Onus on new manager to enliven a ghost year for Ireland
Ireland have fallen 21 places in the World Rankings since Kenny joined the three and a half years ago.
How apt it was for the football fans to emulate their rugby brethren by singing Zombie this far week in Faro, for it’ll characterise what the next year entails.
Ireland’s Euro 2024 qualifying campaign has been in terminal decline since the June defeat in Greece.
Three subsequent reverses against France, Netherlands and the Greeks again rendered the two victories over Gibraltar irrelevant.
There’s little to accrue from the final assignments of 2023, the concluding qualifier in Netherlands on November 18 and friendly against New Zealand three days later, but the relevance of next year boils down to Ireland’s performance in the Nations League.
That campaign, a fourth for Ireland since inception in 2018, doesn’t kick off until September, the six games running until November.
Friendlies in March and June will fill the international windows for the first half of the year. The swifter the FAI appoint a successor after Stephen Kenny is dismissed next month, the more scope he'll have to prepare for a new era.
Don’t be surprised if reigning European champions Italy make their first visit to Dublin for 15 years. They were lined up for a friendly last March only for an unanticipated World Cup playoff to intervene, one they were stunned by North Macedonia in.

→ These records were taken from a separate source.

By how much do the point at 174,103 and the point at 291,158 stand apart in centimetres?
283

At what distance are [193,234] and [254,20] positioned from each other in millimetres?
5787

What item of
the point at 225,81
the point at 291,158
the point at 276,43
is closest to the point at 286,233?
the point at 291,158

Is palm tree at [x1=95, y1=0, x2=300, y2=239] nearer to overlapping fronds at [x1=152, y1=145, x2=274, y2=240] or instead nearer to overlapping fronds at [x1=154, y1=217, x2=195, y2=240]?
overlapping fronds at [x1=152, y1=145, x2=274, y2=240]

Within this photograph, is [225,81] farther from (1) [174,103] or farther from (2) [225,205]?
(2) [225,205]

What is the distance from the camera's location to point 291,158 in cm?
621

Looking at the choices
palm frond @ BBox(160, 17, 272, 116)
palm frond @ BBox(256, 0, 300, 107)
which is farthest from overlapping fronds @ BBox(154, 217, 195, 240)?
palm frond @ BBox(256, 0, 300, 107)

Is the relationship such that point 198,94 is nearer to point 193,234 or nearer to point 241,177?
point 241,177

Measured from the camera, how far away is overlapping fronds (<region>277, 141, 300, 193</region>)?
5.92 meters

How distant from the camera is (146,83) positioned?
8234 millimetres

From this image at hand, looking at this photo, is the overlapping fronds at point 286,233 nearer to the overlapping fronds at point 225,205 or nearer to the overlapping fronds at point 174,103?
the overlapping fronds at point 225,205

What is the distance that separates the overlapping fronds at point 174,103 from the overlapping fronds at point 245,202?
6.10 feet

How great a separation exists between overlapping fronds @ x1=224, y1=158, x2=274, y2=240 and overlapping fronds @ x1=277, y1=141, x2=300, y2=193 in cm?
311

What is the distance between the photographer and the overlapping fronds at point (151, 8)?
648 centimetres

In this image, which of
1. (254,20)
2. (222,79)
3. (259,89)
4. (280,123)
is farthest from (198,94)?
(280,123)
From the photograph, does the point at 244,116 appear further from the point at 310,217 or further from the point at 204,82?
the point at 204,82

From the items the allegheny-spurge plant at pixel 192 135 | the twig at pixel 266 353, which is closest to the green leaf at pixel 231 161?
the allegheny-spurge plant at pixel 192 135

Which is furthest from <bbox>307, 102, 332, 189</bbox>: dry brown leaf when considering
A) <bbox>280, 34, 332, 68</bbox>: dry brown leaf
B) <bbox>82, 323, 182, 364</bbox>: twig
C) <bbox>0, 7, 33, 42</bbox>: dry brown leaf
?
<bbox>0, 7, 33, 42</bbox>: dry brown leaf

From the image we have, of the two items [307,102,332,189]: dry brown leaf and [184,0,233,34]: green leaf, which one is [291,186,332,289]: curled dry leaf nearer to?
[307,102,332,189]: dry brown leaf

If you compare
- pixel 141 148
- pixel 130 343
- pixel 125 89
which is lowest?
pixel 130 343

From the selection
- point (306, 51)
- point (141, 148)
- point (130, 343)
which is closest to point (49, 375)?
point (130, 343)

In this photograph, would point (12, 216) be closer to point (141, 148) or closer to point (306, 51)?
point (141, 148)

Maintaining record season levels of 23,000 tickets will be a difficult sell in a ghost year for qualifiers, necessitating an established force visiting.

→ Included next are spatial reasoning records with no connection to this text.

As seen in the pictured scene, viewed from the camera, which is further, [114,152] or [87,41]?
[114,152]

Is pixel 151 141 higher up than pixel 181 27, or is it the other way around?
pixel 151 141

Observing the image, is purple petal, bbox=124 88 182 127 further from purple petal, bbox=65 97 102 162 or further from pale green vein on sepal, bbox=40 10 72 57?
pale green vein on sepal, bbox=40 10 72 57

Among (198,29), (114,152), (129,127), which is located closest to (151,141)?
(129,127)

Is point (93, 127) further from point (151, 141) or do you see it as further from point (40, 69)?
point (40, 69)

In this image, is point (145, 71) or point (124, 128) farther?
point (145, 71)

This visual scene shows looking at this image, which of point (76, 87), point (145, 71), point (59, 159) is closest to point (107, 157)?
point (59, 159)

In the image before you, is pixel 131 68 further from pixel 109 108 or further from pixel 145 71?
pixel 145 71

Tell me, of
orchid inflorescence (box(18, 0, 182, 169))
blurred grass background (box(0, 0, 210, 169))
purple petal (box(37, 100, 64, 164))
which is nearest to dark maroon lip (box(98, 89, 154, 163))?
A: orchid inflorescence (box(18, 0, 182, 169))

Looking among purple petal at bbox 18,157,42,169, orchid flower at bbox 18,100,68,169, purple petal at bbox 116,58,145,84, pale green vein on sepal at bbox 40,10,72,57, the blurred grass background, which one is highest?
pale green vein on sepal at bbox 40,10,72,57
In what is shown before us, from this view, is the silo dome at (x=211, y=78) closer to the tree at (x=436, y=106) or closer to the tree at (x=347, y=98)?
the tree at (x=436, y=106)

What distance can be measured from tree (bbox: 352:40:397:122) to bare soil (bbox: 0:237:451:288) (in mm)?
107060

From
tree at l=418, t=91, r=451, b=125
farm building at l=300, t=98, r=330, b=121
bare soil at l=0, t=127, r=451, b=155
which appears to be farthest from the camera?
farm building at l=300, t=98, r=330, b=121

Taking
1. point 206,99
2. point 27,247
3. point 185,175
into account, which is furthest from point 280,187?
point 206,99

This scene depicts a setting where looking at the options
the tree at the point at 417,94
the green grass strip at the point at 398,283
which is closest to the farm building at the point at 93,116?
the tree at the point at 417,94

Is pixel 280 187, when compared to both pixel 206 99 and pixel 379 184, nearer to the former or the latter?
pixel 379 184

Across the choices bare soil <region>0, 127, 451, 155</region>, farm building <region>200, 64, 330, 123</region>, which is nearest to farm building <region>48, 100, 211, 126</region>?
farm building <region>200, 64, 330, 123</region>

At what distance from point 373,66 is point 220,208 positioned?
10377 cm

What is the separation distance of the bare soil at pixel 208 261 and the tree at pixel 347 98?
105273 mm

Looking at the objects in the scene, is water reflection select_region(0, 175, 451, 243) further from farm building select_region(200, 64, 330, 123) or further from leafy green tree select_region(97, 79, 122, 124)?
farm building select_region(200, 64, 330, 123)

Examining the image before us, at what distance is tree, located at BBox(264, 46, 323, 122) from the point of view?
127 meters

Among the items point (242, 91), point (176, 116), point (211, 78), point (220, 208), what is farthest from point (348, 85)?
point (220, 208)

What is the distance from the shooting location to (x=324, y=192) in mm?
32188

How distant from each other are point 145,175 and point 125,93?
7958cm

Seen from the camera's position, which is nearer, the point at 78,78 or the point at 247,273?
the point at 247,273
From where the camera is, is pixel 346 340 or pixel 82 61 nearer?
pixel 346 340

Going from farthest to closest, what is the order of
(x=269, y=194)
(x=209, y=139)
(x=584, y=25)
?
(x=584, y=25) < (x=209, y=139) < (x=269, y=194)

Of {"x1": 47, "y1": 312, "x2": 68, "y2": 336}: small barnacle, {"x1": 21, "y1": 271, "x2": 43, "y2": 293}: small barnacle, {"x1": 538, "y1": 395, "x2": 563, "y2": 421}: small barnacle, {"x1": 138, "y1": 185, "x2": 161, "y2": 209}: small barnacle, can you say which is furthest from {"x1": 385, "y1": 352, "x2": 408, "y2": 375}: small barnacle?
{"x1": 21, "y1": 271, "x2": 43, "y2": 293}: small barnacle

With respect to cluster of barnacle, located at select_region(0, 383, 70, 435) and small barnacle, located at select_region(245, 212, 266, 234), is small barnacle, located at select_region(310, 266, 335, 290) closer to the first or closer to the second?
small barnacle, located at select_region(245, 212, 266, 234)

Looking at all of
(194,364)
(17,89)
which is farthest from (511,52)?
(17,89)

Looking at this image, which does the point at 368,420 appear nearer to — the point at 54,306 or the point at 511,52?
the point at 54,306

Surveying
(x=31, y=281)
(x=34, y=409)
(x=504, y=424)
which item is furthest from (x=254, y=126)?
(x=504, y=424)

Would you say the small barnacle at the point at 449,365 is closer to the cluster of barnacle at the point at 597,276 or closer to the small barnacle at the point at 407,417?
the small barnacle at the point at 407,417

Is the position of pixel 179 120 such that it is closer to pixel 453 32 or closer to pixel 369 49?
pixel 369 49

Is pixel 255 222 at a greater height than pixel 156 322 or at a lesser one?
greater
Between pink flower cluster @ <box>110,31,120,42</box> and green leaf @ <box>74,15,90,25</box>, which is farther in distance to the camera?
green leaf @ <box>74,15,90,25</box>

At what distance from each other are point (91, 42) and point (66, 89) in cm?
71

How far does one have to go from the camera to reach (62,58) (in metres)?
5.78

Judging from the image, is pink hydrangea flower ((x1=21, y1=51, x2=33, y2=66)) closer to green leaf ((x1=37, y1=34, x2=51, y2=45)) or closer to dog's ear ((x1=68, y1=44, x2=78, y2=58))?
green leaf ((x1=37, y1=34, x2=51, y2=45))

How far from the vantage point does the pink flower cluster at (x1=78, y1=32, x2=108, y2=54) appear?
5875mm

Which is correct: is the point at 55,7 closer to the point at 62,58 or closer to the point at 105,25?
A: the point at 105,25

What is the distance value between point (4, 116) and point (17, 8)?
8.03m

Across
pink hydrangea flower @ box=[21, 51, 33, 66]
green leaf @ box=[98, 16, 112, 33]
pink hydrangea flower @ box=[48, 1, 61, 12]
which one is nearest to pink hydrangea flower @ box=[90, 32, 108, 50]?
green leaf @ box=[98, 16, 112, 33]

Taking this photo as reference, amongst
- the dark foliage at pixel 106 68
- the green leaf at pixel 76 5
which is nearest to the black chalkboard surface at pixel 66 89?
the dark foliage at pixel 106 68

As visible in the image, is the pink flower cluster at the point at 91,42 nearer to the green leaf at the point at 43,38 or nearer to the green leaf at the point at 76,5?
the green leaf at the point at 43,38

The midtable League B opposition Ireland could be grouped with in the April Nations League draw won’t compensate for the absence of this year’s star attractions Kylian Mbappé and Virgil Van Dijk. Why the FAI hiked package price for family ticket renewals is mystifying.
Memories of past Nations League campaigns are painful; third place finishes the unwanted constant over the years.

It’s importance, though, might finally be recognised by the damage caused from losing to Armenia in the last version, ultimately costing entry into the Euro ’24 playoffs next March.
Though the backdoor route in a four-team mini-group creates only a 25% chance of grasping one of the three last tickets to Germany UEFA offer, at least it could’ve extended active interest in the competition for another four months. Instead, the sense of finality prevails, statisticians quashing Ireland’s chances of inclusion to 0.12%.
It’s over and the showpiece in Germany next year – an event only beaten by the Olympics for global reach and revenue – won’t have an Irish presence.
The next conversation involving Ireland and Euros will centre on the 2028 instalment we’re co-hosts for.
Expect it to be consumed by the quagmire surrounding how two of the five nations involved gain access to the automatic qualification spots.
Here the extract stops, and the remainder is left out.